● **Problem set**:
a: Decide whether each statement agrees with the passage on love and attachment below. Answer yes or no for each, and quote the deciding words of the passage exactly.
(i) The passage defines attachment as holding on to an idea that the world owes you something.
(ii) For someone who feels nobody cares about them, the passage advises waiting until others show care first.
(iii) The passage suggests picking a depressing song on YouTube and reading the comments under it.
b: Lift out the part of the passage on love and attachment below starting at "We cant truly" and ending at "in this forum.", copying it without any change.

In fact, when we enter a relationship and we are free from attachment (love with attachment is not love, it is need, you need something from the other, that is not love, it is dependence) we are free to love without hurt or dependence (love with no attachment means that you are light.....you can actually LOVE the other person as you are demanding NOTHING OF THEM only because you are filled up with light so much, you have it in abundance to GIVE)

This is a state we will get to one or two times in brief moments. Ever feel at peace with an EX and rather than hate her you wish her happiness? You entered the LIGHT.

When we need nothing, BUT have everything to give, we are free because we are full (the CHRISTIANS out there will get this...)


Ok go to YOUTUBE or something and pick a really depressing song and read the commentaries....

"nobody loves me"
"my parents don't love me"
"I just want to be accepted"
"nobody cares about me"
yada yada yada

what do they have in common? all coming from a place of NEED. or further, attachment about what "love" or whatever means to them and when the "other" doesn't fill that expectation.....pain...hurt..

is there a solution?

yes.

"nobody loves me" SOLUTION : YOU GO LOVE OTHER PEOPLE THAT'S IN YOUR CONTROL
"my parents don't love me" SOLUTION YOU GO LOVE YOUR PARENTS THAT'S IN YOUR CONTROL
"I just want to be accepted" SOLUTION YOU GO ACCEPT OTHER PEOPLE THAT'S IN YOUR CONTROL
"nobody cares about me" SOLUTION YOU GO CARE ABOUT OTHERS THAT'S IN YOUR CONTROL
yada yada yada

Attachment is holding on to an idea that the world owes you something....

Detachment is freeing yourself (to love without need if you so desire)
We cant truly love somebody if we doesnt need them..

But what i understand in your context is A relationship means being equally comfortable giving and receiving. If it gives you joy and satisfaction to give to others you shouldnt deprives it.

We can love to be needed, or need to be loved,. Those are huge difference. Where the former are the healthier choice.. Its all about your self worth when it comes to detachment, you wont stay with person who doesnt return the same kind of love gesture youre giving or stay with friends who treat you bad.

You can need someone without worries. But you yourself may comes first if you arent staying in a, reciprocal, relationship. And leave.

Only by giving but not comfortable in receiving translate to codependency and people pleaser type which we can see a lot of people struggling in this forum.

● **Stored data**:
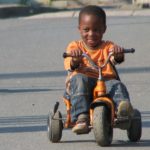 2011 k2 osterfeuer osterhase 1 20110729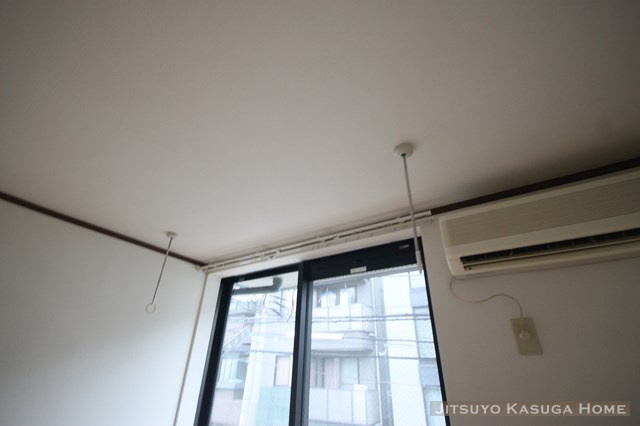 別部屋参考
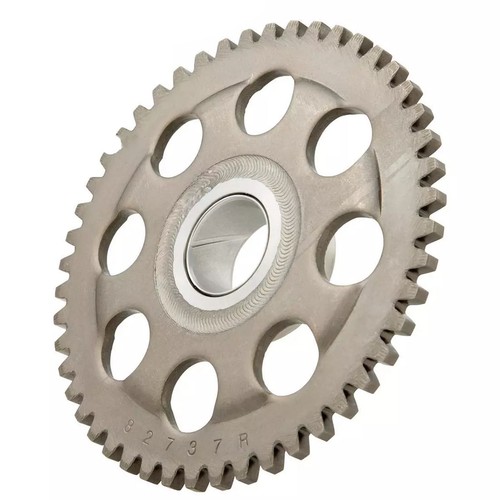 Couronne embrayage originale - couronne,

● **Numbered answers**:
a:
(i) Yes: "Attachment is holding on to an idea that the world owes you something"
(ii) No: "SOLUTION YOU GO CARE ABOUT OTHERS THAT'S IN YOUR CONTROL"
(iii) Yes: "go to YOUTUBE or something and pick a really depressing song and read the commentaries"

b:
We cant truly love somebody if we doesnt need them..

But what i understand in your context is A relationship means being equally comfortable giving and receiving. If it gives you joy and satisfaction to give to others you shouldnt deprives it.

We can love to be needed, or need to be loved,. Those are huge difference. Where the former are the healthier choice.. Its all about your self worth when it comes to detachment, you wont stay with person who doesnt return the same kind of love gesture youre giving or stay with friends who treat you bad.

You can need someone without worries. But you yourself may comes first if you arent staying in a, reciprocal, relationship. And leave.

Only by giving but not comfortable in receiving translate to codependency and people pleaser type which we can see a lot of people struggling in this forum.